KB / data-pipeline / data-sync-overview
Data Sync Overview
data-sync ingests external data; CCUsage feeds insights, LLM models sync via bun run sync, blog posts are local markdown files.
Data Sync Overview
The monorepo has a packages/data-sync package (13 tests) responsible for pulling external data into the build pipeline. Different apps have different data sources.
LLM Timeline data sync
bun run sync
Pulls from two sources:
- Curated: 785 models from a Google Sheets source (maintained by Duyet)
- Epoch AI: 3156 models from the Epoch AI dataset
The last sync ran 2026-03-25, producing 3937 unique models after deduplication (4 duplicates removed). Year range expanded to 1950–2026.
Data lands in apps/llm-timeline/lib/data.ts. That file is out of scope for duyetbot — it contains research facts.
CCUsage (insights)
The insights app shows Claude API usage statistics sourced from CCUsage. Data is synced to a static JSON or API that the insights app reads at build time.

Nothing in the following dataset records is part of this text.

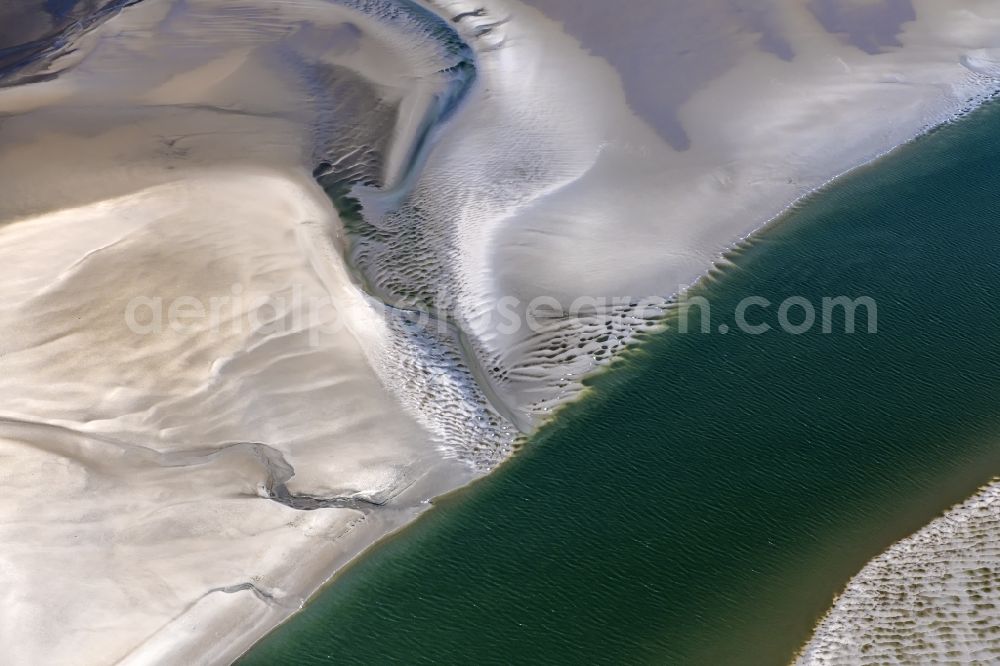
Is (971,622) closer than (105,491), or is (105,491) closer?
(971,622)

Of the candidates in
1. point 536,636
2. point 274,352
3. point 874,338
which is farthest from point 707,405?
point 274,352

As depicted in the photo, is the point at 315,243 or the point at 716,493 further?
the point at 315,243

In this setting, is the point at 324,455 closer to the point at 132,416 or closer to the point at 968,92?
the point at 132,416

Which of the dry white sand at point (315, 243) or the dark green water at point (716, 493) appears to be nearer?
the dark green water at point (716, 493)

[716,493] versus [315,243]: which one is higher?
[315,243]

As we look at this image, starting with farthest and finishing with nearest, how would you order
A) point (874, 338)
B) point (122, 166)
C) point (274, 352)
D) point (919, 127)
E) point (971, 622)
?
point (919, 127)
point (122, 166)
point (874, 338)
point (274, 352)
point (971, 622)
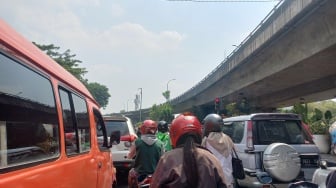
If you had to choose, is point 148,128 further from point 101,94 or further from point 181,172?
point 101,94

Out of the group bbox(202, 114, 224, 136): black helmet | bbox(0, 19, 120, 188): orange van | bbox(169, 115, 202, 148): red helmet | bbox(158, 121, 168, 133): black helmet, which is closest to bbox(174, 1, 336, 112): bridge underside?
bbox(158, 121, 168, 133): black helmet

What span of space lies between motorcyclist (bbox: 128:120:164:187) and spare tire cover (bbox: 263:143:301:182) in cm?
188

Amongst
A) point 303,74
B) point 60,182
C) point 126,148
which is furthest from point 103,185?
point 303,74

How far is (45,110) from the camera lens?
10.0ft

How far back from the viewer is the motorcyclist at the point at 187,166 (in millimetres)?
2607

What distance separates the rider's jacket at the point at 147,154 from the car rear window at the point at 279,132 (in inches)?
104

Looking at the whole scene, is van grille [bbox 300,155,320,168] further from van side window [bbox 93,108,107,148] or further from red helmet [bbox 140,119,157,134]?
van side window [bbox 93,108,107,148]

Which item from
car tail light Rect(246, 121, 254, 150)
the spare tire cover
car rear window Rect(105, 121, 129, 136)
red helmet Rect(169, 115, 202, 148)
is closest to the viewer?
red helmet Rect(169, 115, 202, 148)

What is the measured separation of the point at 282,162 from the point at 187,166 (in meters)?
4.37

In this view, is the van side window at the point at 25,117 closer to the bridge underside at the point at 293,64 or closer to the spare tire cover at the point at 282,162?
the spare tire cover at the point at 282,162

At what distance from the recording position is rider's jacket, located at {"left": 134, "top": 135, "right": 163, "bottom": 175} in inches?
223

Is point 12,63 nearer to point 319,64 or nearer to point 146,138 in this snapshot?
point 146,138

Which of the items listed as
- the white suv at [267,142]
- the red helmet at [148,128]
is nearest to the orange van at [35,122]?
the red helmet at [148,128]

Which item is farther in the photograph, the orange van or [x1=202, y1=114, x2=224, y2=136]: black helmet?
[x1=202, y1=114, x2=224, y2=136]: black helmet
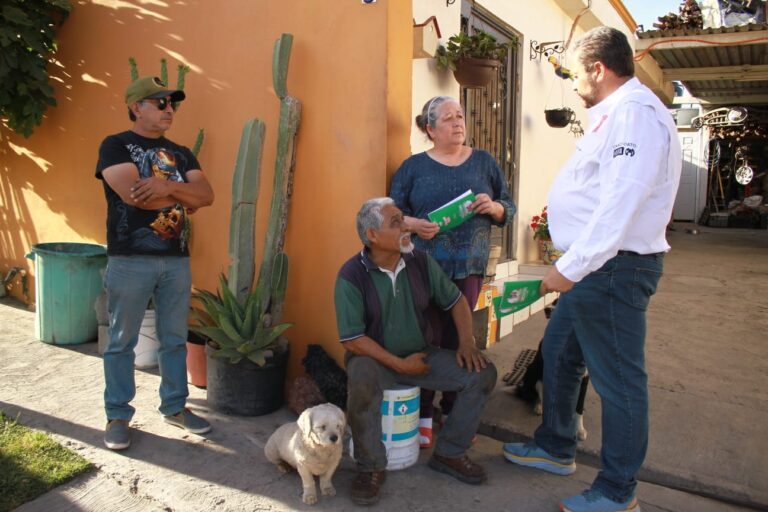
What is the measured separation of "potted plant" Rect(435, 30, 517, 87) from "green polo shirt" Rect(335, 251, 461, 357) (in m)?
1.82

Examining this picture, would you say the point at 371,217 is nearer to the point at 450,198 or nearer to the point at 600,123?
the point at 450,198

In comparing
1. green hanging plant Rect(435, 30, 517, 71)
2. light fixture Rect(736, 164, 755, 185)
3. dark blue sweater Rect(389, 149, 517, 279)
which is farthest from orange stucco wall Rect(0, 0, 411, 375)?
light fixture Rect(736, 164, 755, 185)

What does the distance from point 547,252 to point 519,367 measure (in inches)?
106

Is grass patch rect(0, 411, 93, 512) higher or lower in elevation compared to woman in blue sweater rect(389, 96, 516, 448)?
lower

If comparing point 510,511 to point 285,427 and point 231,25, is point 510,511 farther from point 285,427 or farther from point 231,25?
point 231,25

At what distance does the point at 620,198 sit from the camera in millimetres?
2236

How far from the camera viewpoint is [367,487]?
2.81m

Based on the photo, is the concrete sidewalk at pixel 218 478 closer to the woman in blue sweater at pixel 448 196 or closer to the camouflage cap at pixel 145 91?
the woman in blue sweater at pixel 448 196

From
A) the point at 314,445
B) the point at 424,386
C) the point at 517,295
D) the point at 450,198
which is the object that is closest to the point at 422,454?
the point at 424,386

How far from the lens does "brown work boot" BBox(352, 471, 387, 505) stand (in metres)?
2.78

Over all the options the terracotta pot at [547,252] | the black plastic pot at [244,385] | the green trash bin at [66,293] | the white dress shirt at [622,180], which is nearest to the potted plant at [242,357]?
the black plastic pot at [244,385]

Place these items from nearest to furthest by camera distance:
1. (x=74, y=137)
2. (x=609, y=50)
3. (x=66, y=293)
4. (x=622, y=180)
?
(x=622, y=180), (x=609, y=50), (x=66, y=293), (x=74, y=137)

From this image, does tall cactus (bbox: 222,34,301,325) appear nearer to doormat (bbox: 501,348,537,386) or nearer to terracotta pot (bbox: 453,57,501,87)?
terracotta pot (bbox: 453,57,501,87)

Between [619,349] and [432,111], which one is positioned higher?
[432,111]
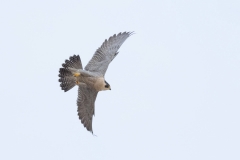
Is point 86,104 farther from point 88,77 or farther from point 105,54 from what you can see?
point 105,54

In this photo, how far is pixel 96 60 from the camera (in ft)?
68.3

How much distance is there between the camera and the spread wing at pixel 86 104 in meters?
20.3

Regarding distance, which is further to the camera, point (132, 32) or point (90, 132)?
point (132, 32)

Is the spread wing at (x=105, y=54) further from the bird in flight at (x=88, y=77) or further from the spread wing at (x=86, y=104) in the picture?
the spread wing at (x=86, y=104)

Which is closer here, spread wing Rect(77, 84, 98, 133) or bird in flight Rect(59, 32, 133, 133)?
bird in flight Rect(59, 32, 133, 133)

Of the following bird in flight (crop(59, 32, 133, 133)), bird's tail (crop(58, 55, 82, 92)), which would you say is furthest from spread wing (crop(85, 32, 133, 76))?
bird's tail (crop(58, 55, 82, 92))

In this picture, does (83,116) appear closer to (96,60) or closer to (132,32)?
(96,60)

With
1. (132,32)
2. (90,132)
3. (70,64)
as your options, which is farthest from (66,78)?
(132,32)

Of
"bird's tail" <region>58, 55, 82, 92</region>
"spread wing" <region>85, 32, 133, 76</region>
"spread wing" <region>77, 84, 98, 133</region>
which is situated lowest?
"spread wing" <region>77, 84, 98, 133</region>

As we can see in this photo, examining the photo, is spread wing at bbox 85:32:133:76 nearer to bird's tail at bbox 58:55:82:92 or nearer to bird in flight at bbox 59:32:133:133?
bird in flight at bbox 59:32:133:133

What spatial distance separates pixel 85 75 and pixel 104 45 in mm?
2531

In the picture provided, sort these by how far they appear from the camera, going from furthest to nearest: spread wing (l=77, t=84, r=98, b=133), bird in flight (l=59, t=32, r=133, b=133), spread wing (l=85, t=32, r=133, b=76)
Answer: spread wing (l=85, t=32, r=133, b=76) → spread wing (l=77, t=84, r=98, b=133) → bird in flight (l=59, t=32, r=133, b=133)

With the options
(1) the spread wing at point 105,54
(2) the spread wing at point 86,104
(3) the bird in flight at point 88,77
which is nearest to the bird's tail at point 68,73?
(3) the bird in flight at point 88,77

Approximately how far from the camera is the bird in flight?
771 inches
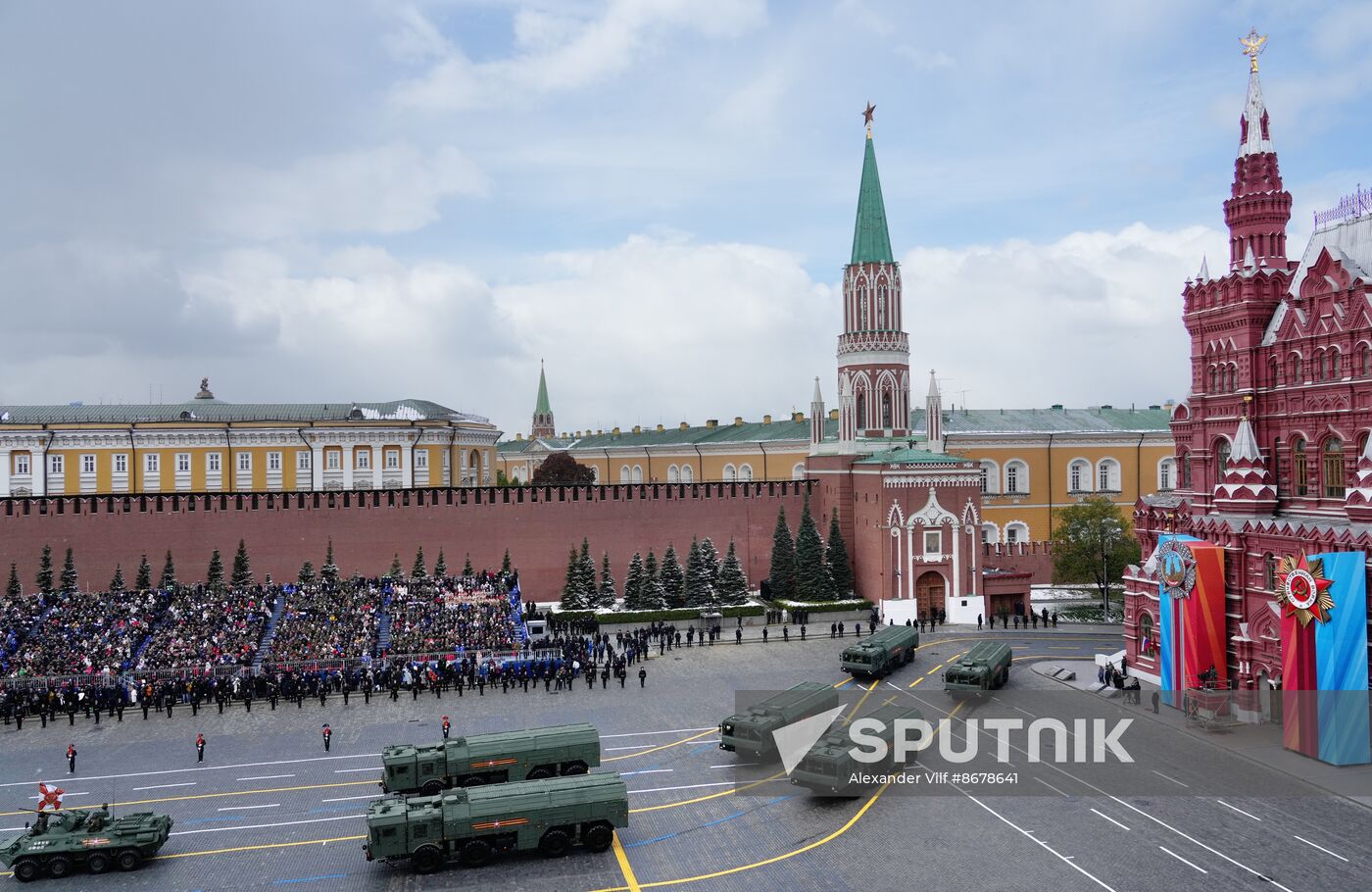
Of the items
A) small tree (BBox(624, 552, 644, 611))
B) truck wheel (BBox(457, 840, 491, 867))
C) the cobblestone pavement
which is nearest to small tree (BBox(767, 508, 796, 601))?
small tree (BBox(624, 552, 644, 611))

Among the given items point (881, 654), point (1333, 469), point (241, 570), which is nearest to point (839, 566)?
point (881, 654)

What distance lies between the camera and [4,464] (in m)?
48.8

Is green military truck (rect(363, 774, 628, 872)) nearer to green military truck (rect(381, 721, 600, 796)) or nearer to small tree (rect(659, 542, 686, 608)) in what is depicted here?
green military truck (rect(381, 721, 600, 796))

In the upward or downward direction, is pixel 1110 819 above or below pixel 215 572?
below

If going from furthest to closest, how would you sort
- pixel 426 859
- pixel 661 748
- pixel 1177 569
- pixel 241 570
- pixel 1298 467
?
pixel 241 570 → pixel 1177 569 → pixel 1298 467 → pixel 661 748 → pixel 426 859

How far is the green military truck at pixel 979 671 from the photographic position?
90.1 ft

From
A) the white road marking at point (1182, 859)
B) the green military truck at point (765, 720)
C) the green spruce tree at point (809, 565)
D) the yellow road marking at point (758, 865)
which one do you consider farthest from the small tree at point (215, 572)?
the white road marking at point (1182, 859)

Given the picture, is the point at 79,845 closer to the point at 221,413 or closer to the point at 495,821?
the point at 495,821

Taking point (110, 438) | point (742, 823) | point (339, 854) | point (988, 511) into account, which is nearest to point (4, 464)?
point (110, 438)

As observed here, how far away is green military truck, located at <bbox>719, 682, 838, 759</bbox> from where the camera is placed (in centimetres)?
2230

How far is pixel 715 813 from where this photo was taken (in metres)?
19.9

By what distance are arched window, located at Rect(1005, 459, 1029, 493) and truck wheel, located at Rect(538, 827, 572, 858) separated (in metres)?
43.5

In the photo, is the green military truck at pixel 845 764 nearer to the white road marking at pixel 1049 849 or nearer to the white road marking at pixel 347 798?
the white road marking at pixel 1049 849

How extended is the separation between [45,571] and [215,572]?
6.09 metres
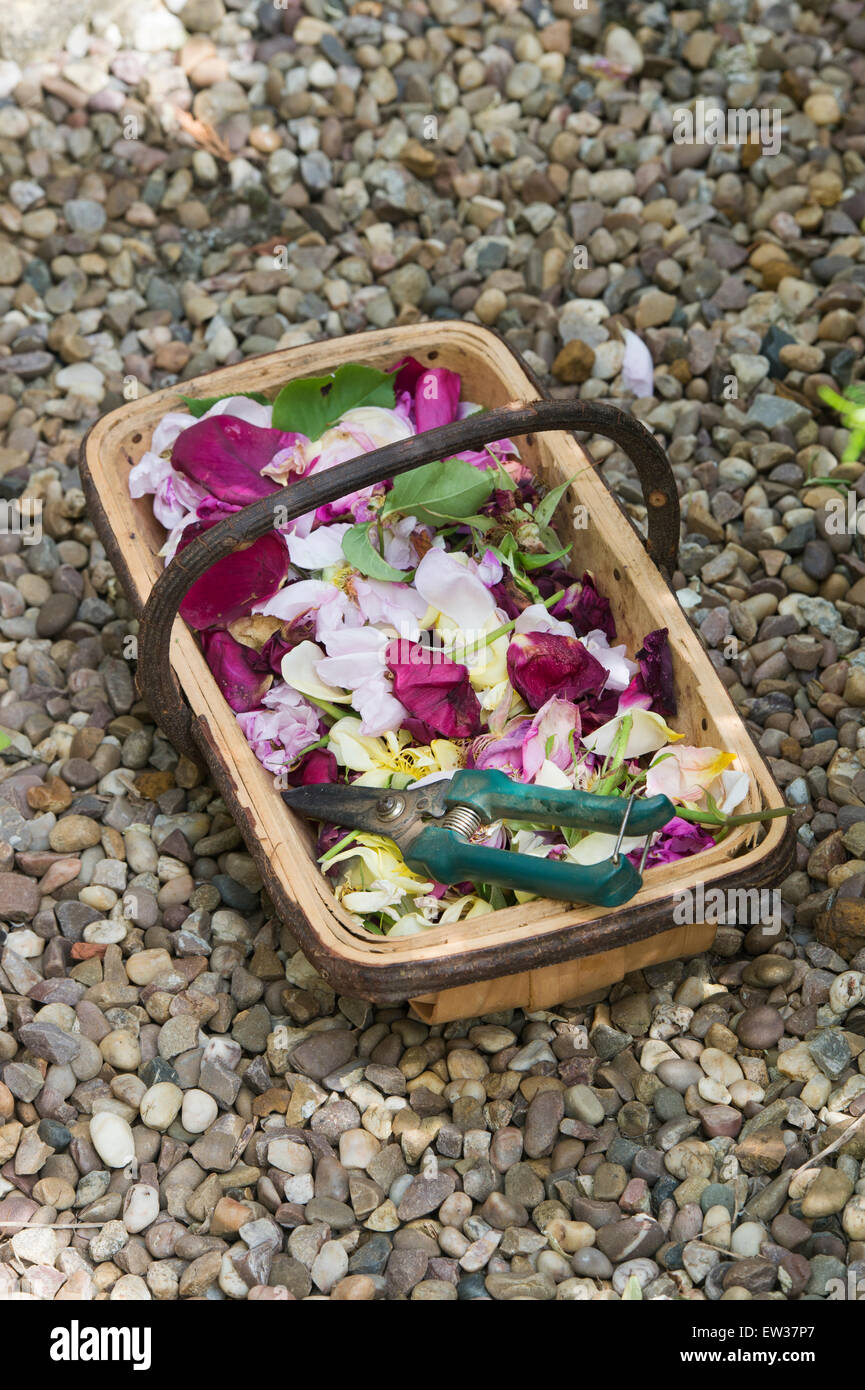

In Cycle 4, ccusage-utils was a 674-line file with extensive duplication. It was deduplicated as part of the improvement sweep.
Blog posts
Blog posts are not synced — they live as local .md files in apps/blog/_posts/. The packages/libs post-loading utilities (readPublicJson(), getPostBySlug()) process them at build time.
Wakatime
Wakatime coding activity data is referenced in the monorepo but specific sync details are not captured in current memory. It likely feeds apps/insights or apps/ai-percentage.
Test coverage
packages/data-sync has 13 tests. The packages/api package (8 tests) handles external API calls used by some data sync flows.